Wealthy Ain’t Automatically Classy (or Smart) and Class Warfare in China

Son of a Chinese real estate tycoon buys two Apple Watches (total value, $26,000) for his dog. The dog is shown in the article wearing a watch on each of his two forelegs. 

Let’s skip the obvious. Bigger issues:

First, it can hardly be said that China is communist. It isn’t. Private ownership is hallmark number one of a non-communist system. China has a single-party controlled government that is totalitarian. It can control who gets what and who does what. But it clearly is tolerating a semi-free market, which demands incentive and reward for investment. 

Second, China is already in the midst of class warfare.
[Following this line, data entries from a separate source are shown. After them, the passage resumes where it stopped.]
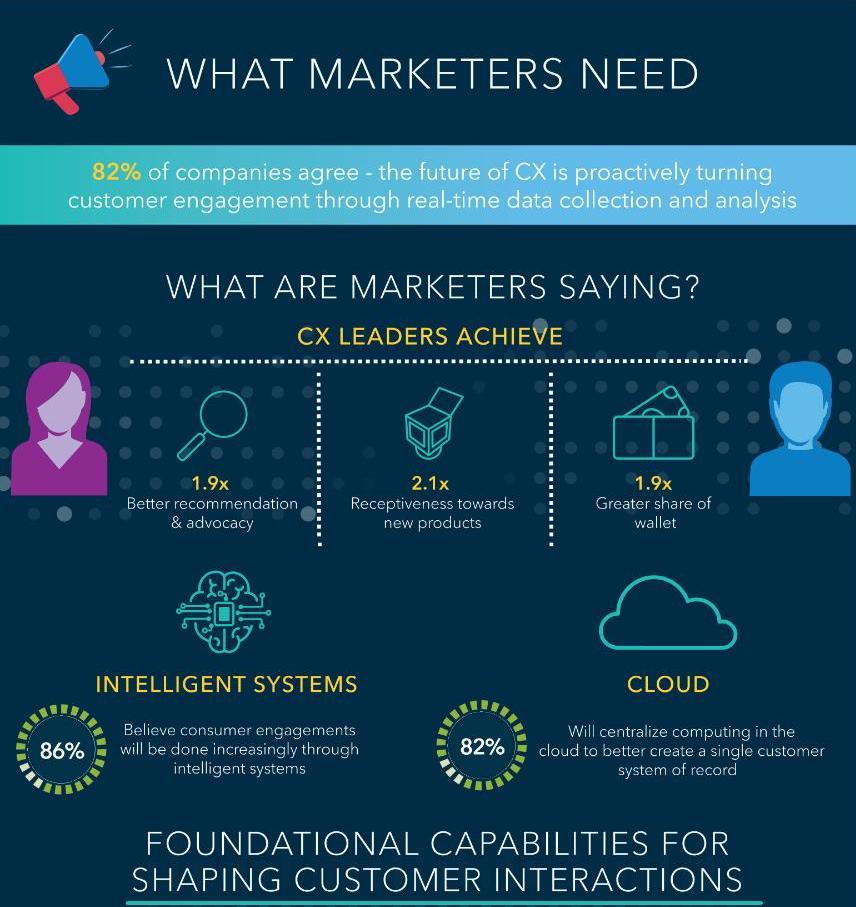 What marketers need infograpich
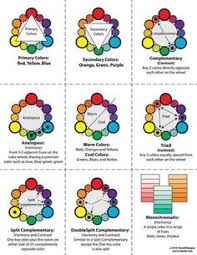 matching color schemes types color schemes colour wheel mixing photo delicious learn how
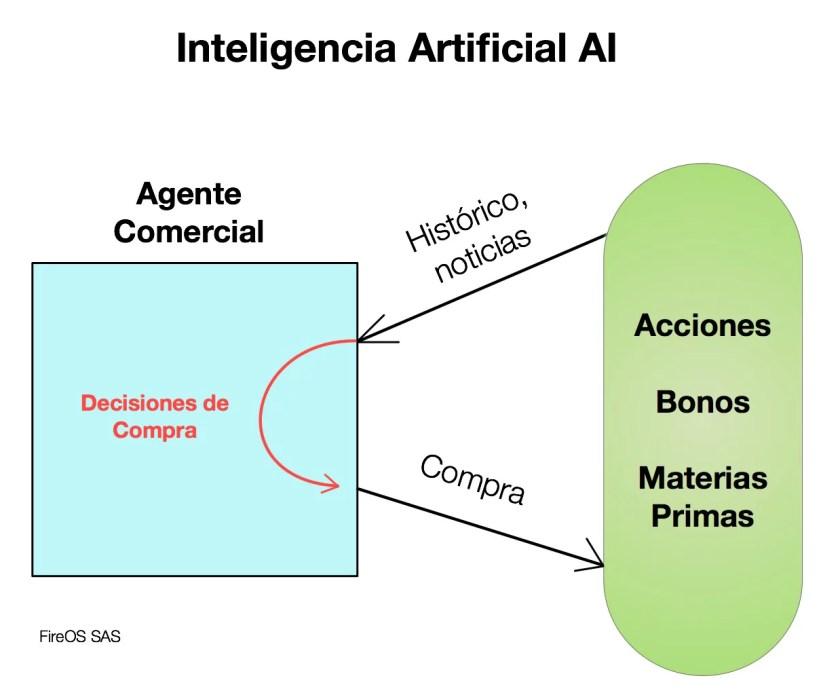 Aplicación de AI en las Finanzas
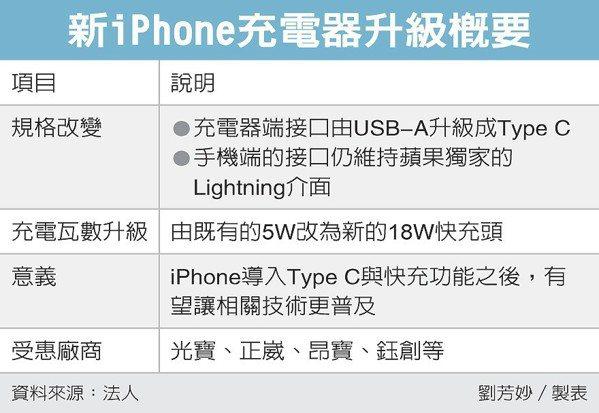 新iPhone充電器升級概要 圖/經濟日報提供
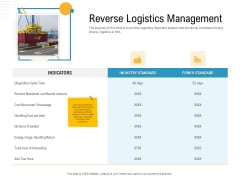 Reverse Logistic In Supply Chain Strategy Reverse Logistics Management Topics PDF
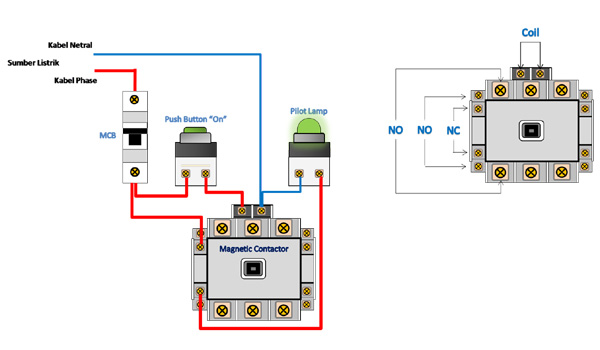 Mengenal Prinsip Kerja Magnetic Contactor (Kontaktor), NO (Normally Open, dan NC (Normally Close)
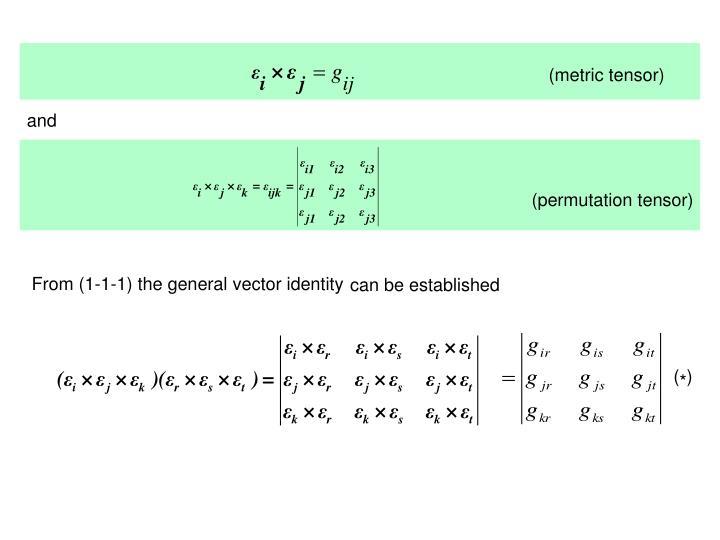(metric tensor)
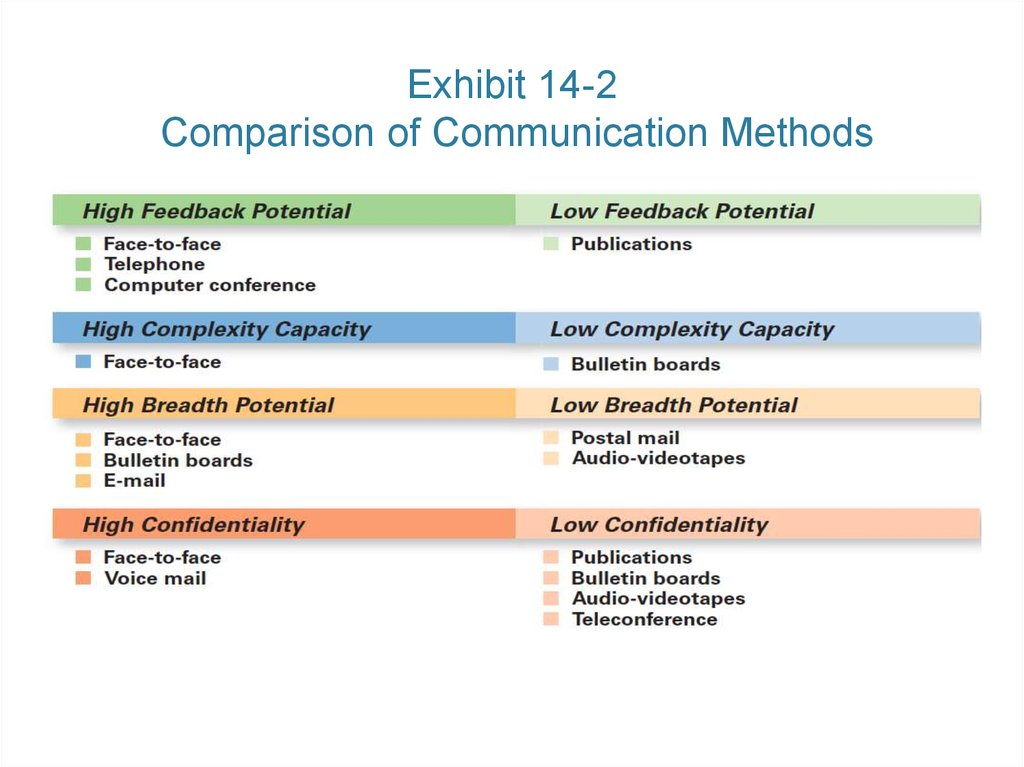 Exhibit 14-2 Comparison of Communication Methods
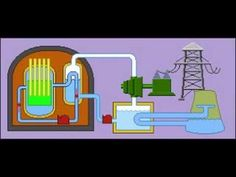 Nuclear Power Station - YouTube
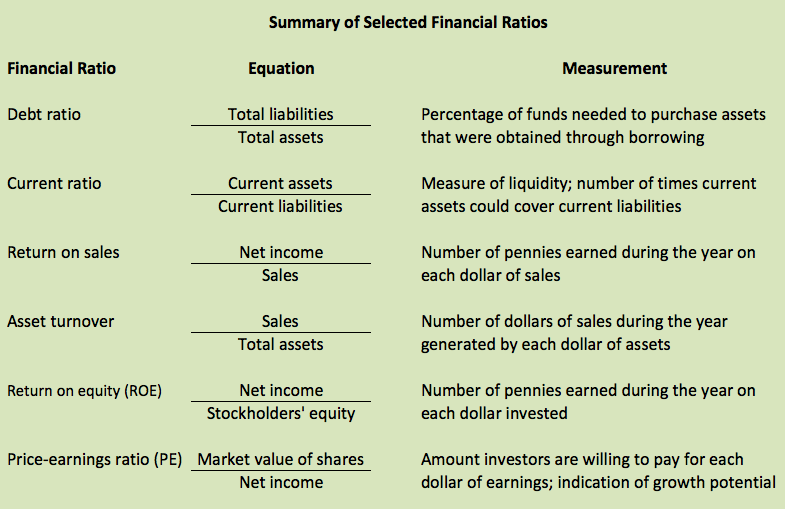 accounting concepts applications student and finance basics use of financial statements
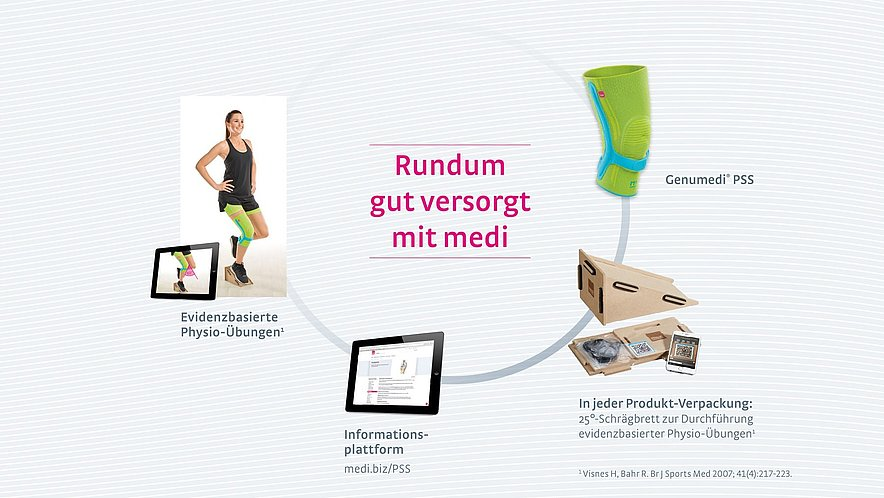 Kniebandage Genumedi PSS mit Physio-Programm - Kniebandage Genumedi PSS mit Physio-Programm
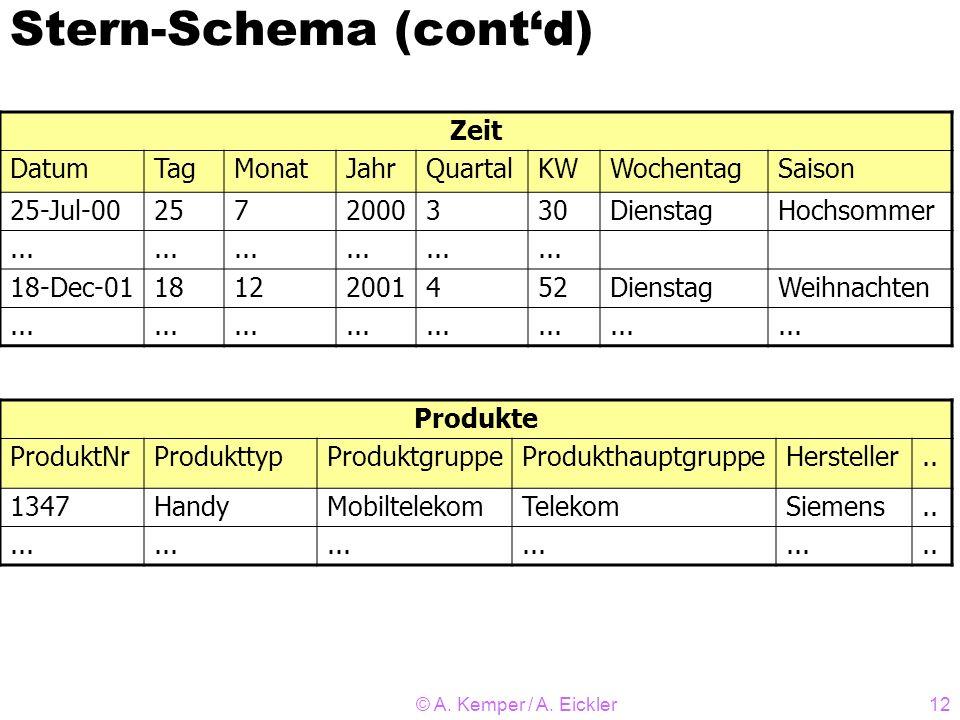 © A. Kemper / A. Eickler12 Stern-Schema (contd) Zeit DatumTagMonatJahrQuartalKWWochentagSaison 25-Jul-002572000330DienstagHochsommer... 18-Dec-0118122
Apple products are Chinese-made goods, and while China is most recently a serious consumer of these goods in its own right, there are fewer such consumers than in the U.S., despite China’s vastly larger overall population. So a few can buy everything, some can buy something, but many (most?) can buy nothing. China is in the market because “few” is still a lot of people when total population is one billion.

Third, in addition to Coke products, fast food, designer labels (not the garments themselves though) and Napa wine, we’re also importing an unsavory cultural attitude to the East: avarice.

Pay attention. This clash between Western attitudes about consumerism and the burgeoning groundswell of Christianity is going to be fireworks soon.